GilvaSunner YouTube Channel Shuts Down Due To Copyright Strikes From Nintendo; Pokemon Releases Music
from the sigh dept
The Nintendo vs. GilvaSunner YouTube channel saga has come to an end. It had become sort of an annual thing for Nintendo to copyright strike large numbers of videos on that channel, which mostly has "videos" consisting of beloved video game music from Nintendo titles. Over 100 videos were struck in 2019. Then another swath of videos were struck in 2020. After taking 2021 off, Nintendo struck over 1,300 of GilvaSunner's uploads a few weeks ago. Now, while we've taking pains to point out that Nintendo can do this, as it owns that IP, it certainly didn't have to go this route. There were plenty of other alternatives, including offering this music on any relevant streaming platform itself, which it has always declined to do.
Well, as I said, it's over. The GilvaSunner channel is to be shutdown due to the volume of copyright strikes it received.
Following the strike though, Gilvasunner has announced they will be deleting their channel this Friday (February 4).
Writing on Twitter, they said: “Hi everyone, after the 1300 copyright blocks from Nintendo a few days ago, the YT channel received another 2200 blocks today (with likely many more to follow). After thinking about this a lot over the past few days, I’ve decided that at this point it’s really not worth it to keep the channel up any longer, and will therefore delete the GilvaSunner YouTube channel (or what’s left of it) this coming Friday.”

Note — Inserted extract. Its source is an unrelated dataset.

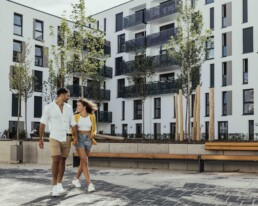 Young couple walk in the inner yard of an apartment block in the Neue Weststadt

I'll point out again that GilvaSunner's channel did not compete with Nintendo in any way, going all the way back to 2019. Its videos didn't replace buying Nintendo games. The channel didn't compete with legit sources for Nintendo game music, since Nintendo declined to create any such legit sources. This was, for the past 3 years, simply Nintendo trying to stamp out a resource for Nintendo fans to celebrate Nintendo music, thereby expressing and solidifying their fandom.
But when it comes to this latest round of copyright strikes, it comes with a slight sliver of a difference.
Announcing the Pokémon DP Sound Library! 🎶
All the music you love from the original Pokémon Diamond and Pokémon Pearl games is now available to listen to AND download for use in personal video and music creation.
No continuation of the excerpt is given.